Ministro do Trabalho defende queda de juros para manter ritmo do emprego


O ministro do Trabalho e do Emprego, Luiz Marinho, defendeu a redução da taxa de juros para manter os investimentos e sustentar o crescimento do mercado de trabalho ao longo de 2026.

A afirmação foi feita na manhã desta terça-feira (3), durante a divulgação dos dados do Novo Caged (Cadastro Geral de Empregados e Desempregados) de janeiro, na Superintendência Regional do Trabalho e Emprego em São Paulo.

Os dados apontam a geração de 112 mil vagas formais em janeiro deste ano, uma queda de aproximadamente 27% na comparação com o mesmo mês de 2025, quando foram criadas 154 mil novas vagas com carteira assinada.

Apesar do cenário, o ministro mostrou-se otimista ao afirmar que espera que os resultados acumulados no ano cheguem ao mesmo patamar — ou até mesmo superem — os do ano passado.

Questionado sobre o impacto da desaceleração do PIB e do cenário de juros no Brasil na geração de vagas com carteira assinada, Marinho disse que “emprego não tem milagre. Ou você cresce a economia para gerar emprego ou não cresce o nível de empregabilidade”.

Durante a coletiva, o ministro comentou o cenário macroeconômico e afirmou esperar que o Banco Central traga “novidades positivas” na próxima decisão sobre os juros, apesar do cenário internacional.

Segundo ele, o mundo vive um momento de instabilidade, com “guerras indesejáveis” que impactam o humor global e podem interferir nas decisões econômicas. Ainda assim, afirmou não enxergar justificativa para alta na taxa, hoje em 15% ao ano.

“Eu não sei o que o Banco Central vai decidir, mas não creio que haja motivação para não reduzir os juros. Não vejo necessidade de aumentar juros, muito pelo contrário. Nós precisamos viabilizar os investimentos contratados e, para isso, é preciso modular a taxa de juros, porque, senão, ela inibe os investimentos.”

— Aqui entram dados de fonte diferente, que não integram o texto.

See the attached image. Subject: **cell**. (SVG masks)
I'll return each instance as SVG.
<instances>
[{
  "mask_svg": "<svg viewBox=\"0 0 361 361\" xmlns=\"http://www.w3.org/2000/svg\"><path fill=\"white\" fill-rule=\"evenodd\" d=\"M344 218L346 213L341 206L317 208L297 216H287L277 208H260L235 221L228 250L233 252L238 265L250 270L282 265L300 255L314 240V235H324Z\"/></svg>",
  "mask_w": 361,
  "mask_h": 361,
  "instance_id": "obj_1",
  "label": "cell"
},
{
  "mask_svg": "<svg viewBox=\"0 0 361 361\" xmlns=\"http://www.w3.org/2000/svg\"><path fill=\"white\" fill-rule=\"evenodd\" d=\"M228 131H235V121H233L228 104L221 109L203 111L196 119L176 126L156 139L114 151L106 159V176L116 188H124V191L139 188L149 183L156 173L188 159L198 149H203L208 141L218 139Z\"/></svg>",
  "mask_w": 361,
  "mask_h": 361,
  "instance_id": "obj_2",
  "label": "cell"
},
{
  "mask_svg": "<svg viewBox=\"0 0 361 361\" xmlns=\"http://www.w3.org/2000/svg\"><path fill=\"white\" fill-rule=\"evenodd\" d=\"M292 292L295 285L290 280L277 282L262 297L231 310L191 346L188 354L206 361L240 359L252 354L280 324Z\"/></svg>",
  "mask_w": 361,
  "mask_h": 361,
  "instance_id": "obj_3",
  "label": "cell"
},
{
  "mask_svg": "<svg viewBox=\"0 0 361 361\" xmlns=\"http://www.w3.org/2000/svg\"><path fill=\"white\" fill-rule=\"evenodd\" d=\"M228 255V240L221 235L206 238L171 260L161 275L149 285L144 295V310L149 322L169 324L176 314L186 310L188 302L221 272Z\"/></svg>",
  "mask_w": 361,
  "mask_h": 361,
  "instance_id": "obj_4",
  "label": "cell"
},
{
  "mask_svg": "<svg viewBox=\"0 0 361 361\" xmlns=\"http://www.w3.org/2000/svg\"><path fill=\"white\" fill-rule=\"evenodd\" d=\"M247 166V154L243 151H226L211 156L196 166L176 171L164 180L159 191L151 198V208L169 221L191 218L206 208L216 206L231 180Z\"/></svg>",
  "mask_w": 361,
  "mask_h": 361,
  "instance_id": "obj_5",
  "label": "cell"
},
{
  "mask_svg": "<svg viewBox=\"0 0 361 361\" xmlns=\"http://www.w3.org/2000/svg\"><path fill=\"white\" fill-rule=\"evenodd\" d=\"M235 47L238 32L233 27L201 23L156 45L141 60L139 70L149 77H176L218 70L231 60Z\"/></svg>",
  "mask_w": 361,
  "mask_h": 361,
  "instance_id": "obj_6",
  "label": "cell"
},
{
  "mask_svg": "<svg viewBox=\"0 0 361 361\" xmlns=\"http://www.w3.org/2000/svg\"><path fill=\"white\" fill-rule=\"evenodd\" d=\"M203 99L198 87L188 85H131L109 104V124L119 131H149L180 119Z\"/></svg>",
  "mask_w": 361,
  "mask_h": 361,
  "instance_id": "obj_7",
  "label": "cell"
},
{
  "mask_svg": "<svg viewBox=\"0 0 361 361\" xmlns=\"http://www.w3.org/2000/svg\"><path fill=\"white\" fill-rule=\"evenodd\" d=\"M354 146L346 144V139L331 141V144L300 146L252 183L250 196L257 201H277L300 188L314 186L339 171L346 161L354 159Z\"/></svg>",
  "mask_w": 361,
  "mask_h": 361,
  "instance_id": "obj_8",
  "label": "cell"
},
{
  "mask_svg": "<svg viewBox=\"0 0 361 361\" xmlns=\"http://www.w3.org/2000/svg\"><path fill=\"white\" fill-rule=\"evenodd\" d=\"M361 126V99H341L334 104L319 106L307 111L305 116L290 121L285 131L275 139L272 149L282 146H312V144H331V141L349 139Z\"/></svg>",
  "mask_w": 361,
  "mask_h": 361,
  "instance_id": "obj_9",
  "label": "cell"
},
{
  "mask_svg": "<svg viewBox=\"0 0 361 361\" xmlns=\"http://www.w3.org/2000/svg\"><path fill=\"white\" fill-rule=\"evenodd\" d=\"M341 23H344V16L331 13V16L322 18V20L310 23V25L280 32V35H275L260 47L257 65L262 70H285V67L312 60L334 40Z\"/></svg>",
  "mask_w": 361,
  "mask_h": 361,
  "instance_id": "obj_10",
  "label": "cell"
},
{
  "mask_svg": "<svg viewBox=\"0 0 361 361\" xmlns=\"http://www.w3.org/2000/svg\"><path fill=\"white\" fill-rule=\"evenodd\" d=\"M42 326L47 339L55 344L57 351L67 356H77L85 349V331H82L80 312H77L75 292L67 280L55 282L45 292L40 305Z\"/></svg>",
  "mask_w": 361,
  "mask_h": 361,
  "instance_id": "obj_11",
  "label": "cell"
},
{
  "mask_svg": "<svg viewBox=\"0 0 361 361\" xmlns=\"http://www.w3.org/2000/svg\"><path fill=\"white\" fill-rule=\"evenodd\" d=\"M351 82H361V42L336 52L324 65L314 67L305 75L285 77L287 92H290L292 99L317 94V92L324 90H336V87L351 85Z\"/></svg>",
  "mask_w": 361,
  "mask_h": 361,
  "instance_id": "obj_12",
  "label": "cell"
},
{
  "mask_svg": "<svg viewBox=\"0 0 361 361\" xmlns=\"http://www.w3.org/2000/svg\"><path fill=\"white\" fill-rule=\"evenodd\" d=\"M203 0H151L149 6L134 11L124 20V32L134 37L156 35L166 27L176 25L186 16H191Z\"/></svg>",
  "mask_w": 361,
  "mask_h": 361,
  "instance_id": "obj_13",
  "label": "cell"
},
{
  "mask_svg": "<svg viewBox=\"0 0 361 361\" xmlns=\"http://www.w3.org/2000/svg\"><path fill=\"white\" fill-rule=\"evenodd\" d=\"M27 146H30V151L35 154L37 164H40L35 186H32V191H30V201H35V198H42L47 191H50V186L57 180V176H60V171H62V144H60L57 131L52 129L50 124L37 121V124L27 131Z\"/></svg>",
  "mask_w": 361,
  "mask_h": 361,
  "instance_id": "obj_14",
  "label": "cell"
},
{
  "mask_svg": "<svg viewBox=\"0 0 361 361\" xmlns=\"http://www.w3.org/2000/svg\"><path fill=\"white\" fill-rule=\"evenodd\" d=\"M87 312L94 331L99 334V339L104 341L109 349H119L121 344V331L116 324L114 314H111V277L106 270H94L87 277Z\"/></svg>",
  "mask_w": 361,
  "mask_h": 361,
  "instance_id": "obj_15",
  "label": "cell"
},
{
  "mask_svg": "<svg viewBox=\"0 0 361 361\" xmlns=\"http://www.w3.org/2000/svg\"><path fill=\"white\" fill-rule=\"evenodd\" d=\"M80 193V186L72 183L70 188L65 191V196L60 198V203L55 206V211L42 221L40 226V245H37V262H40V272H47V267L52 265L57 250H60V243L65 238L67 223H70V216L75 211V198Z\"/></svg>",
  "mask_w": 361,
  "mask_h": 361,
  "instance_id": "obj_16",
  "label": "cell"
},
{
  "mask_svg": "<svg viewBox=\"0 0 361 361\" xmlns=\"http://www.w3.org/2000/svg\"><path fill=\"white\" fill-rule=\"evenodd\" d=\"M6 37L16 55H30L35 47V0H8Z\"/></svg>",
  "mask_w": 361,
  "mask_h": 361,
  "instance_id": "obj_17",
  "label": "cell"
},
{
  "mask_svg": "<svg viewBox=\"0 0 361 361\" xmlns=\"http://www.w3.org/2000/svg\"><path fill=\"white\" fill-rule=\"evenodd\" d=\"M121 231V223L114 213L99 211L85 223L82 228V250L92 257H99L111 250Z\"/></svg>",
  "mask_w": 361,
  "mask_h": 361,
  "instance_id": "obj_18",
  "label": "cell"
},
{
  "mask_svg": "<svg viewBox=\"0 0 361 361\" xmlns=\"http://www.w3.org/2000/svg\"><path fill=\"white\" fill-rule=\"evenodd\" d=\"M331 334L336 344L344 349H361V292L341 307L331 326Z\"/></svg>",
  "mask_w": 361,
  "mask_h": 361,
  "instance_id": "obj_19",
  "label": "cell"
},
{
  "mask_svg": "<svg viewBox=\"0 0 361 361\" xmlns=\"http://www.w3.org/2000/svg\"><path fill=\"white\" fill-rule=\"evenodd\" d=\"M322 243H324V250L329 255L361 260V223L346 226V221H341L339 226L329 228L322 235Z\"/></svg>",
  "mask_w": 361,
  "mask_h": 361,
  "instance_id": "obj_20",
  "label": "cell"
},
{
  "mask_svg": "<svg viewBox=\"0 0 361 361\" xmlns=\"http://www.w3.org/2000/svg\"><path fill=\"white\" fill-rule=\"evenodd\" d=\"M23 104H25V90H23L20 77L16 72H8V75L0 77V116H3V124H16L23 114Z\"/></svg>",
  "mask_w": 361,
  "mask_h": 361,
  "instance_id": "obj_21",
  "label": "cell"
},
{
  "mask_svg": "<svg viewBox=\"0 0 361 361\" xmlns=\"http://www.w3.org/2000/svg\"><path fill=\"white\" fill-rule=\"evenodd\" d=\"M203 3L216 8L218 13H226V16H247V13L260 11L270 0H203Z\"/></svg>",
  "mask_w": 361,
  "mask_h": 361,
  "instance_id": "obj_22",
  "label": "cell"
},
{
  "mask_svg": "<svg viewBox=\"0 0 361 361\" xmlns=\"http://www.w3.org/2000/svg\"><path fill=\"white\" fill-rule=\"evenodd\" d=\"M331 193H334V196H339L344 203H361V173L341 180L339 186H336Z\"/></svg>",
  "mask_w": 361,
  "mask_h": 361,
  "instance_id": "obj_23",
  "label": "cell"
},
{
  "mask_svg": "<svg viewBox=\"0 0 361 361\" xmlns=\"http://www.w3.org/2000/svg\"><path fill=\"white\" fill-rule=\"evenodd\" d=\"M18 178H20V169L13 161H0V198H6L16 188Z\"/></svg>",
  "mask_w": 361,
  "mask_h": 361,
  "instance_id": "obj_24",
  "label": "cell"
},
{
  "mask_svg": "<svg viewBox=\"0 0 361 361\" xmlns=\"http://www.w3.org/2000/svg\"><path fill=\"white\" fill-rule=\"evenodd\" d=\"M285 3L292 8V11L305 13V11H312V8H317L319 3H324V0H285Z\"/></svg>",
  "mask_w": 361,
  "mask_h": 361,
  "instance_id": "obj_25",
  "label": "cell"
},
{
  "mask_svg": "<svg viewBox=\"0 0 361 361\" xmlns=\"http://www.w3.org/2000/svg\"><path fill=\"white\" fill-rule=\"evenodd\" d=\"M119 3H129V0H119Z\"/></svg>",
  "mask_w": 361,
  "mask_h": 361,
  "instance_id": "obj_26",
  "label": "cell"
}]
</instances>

Marinho afirmou que a política monetária impacta diretamente o ritmo da atividade econômica e, consequentemente, a geração de empregos.

Dados do Caged

De acordo com os dados do Caged, as 112 mil vagas abertas com carteira assinada em janeiro de 2026 resultaram de 2,2 milhões de admissões e 2,1 milhões de desligamentos, o que elevou o total de vínculos para cerca de 48,6 milhões.

No acumulado de 12 meses, o saldo é de 1,2 milhão de novos postos de trabalho, crescimento de 2,6% no estoque total.

Em relação a janeiro de 2025, o primeiro mês de 2026 teve 42 mil vagas a menos.

Quatro dos cinco grandes setores da economia tiveram desempenho positivo em janeiro. A indústria liderou a geração de vagas, com 55 mil postos (+0,6%), seguida pela construção, com 50 mil (+1,7%), serviços, com 40 mil (+0,2%), e agropecuária, com 23 mil (+1,3%).

O comércio foi o único setor com resultado negativo, registrando redução de 57 mil vagas (-0,5%).

Sobre o desempenho do comércio, Marinho afirmou que o movimento é sazonal.

“Se você observar todos os anos, no mês de janeiro o comércio tem número negativo, com raríssimas exceções. De lá para cá, janeiro sempre negativo”, disse.

Segundo ele, a passagem de dezembro para janeiro marca um período de ajuste após as contratações de fim de ano. “No caso do comércio, janeiro é negativo, então a gente vê isso com naturalidade.”

Os dados também mostram que 58% das vagas geradas são consideradas típicas e 42% não típicas, incluindo contratações com jornadas de até 30 horas e aprendizes. Entre os grupos populacionais, houve saldo positivo tanto para mulheres quanto para homens, com destaque para jovens de até 24 anos.

O salário médio real de admissão foi de R$ 2.389,78, alta de 3,3% em relação a dezembro.

Projeção para 2026

Questionado sobre as perspectivas para 2026, o ministro evitou projeções fechadas, mas afirmou que, considerando apenas o mercado interno e sem interferências externas, o desempenho pode repetir o resultado do ano passado, com possibilidade de avanço.

“Se entrarmos num momento de adequação dos juros, reduzindo a taxa, eu enxergo que o saldo do ano passado pode se repetir este ano, até com viés de crescimento, a depender de como a economia vai se comportar mês a mês”, pontuou.

Marinho ponderou que decisões externas e o ambiente global ainda trazem incertezas, mas reforçou que a manutenção de investimentos e uma política de juros compatível com a geração de empregos são fundamentais para o crescimento sustentável do mercado de trabalho ao longo do ano.